The school is the largest provider of medical graduates in the state of Florida.
TAMPA, FLORIDA: Call it the “Art of Giving”, which the Indian Americans have mastered on the US soil. After chasing the “Big American Dream” and minting millions and billions of dollars through sheer hard work and enterprise, some from the Indian diaspora have gone into heavy donation philanthropy, as they call it “investing in future of mankind”.
Last Saturday, Tampa in Florida state rose to hail a desi doctor couple for what they have given back to the land from where they have earned their “fame and wealth”. The occasion was opening of the Nova South Eastern University (NSU) campus in Davie, Florida. The state-of-the-art 311,000-square-foot NSU campus has been made possible by the generous donation of nearly $200 million by physicians, entrepreneurs and philanthropists Kiran and Pallavi Patel. The donation made is the single largest donation made by an Indian American individual or family in the United States.

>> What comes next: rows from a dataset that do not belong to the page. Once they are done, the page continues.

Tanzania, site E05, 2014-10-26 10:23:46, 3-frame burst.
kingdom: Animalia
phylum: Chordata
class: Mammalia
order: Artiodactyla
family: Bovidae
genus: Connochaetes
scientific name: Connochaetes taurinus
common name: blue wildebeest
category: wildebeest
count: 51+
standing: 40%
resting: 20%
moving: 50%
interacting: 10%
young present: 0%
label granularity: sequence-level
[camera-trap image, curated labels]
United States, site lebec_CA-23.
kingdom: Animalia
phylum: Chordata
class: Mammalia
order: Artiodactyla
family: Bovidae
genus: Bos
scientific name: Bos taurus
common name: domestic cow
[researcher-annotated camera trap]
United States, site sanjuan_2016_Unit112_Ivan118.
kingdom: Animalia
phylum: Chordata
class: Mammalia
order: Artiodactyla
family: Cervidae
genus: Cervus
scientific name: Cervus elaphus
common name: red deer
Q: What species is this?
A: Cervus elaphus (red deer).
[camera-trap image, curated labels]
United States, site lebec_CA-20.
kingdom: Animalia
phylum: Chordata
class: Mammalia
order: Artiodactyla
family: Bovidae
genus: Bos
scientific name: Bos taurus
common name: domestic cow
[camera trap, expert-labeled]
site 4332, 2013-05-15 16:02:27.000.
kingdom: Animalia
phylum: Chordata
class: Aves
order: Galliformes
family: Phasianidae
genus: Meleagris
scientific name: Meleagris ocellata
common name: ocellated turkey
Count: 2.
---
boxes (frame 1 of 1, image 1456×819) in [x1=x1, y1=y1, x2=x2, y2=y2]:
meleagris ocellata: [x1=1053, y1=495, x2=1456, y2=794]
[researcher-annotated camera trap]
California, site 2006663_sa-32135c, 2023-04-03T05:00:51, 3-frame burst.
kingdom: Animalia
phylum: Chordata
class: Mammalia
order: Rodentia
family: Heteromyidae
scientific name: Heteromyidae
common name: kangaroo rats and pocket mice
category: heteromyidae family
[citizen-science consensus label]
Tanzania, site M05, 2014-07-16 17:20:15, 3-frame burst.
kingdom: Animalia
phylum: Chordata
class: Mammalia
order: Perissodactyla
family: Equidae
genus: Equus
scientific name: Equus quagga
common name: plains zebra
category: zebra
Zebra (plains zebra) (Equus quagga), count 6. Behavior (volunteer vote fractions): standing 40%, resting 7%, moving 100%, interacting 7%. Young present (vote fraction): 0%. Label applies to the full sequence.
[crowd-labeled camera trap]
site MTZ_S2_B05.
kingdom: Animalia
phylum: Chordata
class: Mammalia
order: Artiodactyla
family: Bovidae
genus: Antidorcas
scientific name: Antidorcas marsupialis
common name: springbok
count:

Until now, the single largest gift by an Indian American to a US institution was a $100 million gift by Chandrika and Ranjan Tandon for New York University.
Kiran Patel’s eyes were about to burst in tears and his voice was getting choked as he announced the opening of the campus and got ready to cut the ribbon amidst a lavish brunch spread, perfectly blending with the sunny weekend. “This is indeed a landmark day and the historic day for NSU and the Patel family,” said NSU president Dr George Hanbury, announcing the gift.
The cardiologist-turned-entrepreneur-turned-philanthropist was modest when asked what made him give back so much to the US society. “I feel that it is more important than ever to advance the current state of healthcare. It is rare for someone to have the opportunity to impact the world in this way, and, as an immigrant to the United States, I am particularly honoured to be able to make a difference in people’s lives around the world. I believe that NSU is the future of multi-disciplinary medical education. Together, we will be able to capitalise on an opportunity that will be beneficial to millions of human lives, many right here in Florida and many others across the globe,” Dr Kiran Patel told The Sunday Guardian.
Added his other half Dr Pallavi Patel: “This partnership will benefit thousands of patients, students and doctors, as NSU will train thousands of new doctors and other healthcare professionals who will directly touch millions of lives, making a real difference.”
The NSU building will house a new site for the school’s osteopathic medicine named after Dr Kiran Patel, who is not letting it stop here. He plans to connect Nova Campus with a medical education in Gujarat, his ancestral place and where his heart lies. Kiran Patel was born to Indian parents in Kabwe, Zambia. He went to India in 1967 to do his medical degree. It was there that he met Pallavi, who would become his wife later. Also as part of the donation, Nova’s School of Health Sciences was renamed as Dr Pallavi Patel College of Health Care Sciences. Dr Pallavi Patel, a paediatrician, was born in Ahmedabad, India.
The school is the largest provider of medical graduates in the state of Florida and Dr Kiran Patel told the gathering that the university will produce 250 doctors annually in the short run and roughly 400 physicians in a few years. The Clearwater campus will be connected to the Dr Kiran C. Patel College of Osteopathic Medicine via satellite.
Dr Kiran Patel said medical doctors from India will be brought to the United States for a year-long residency. “It will be like training the trainers,” he said adding, his gifting comes from his “emotional connect with three places—Africa, America and India” and he will connect all through his network of healthcare education. Dr Kiran C. Patel College of Osteopathic Medicine will have exchange programs with medical schools in India and Zambia and will train physicians in Indian schools. “Medical students and physicians from India and Zambia will be brought to the United States for training, and similarly physicians from the College will spend time in India and Zambia,” he signed off with a future goal in mind.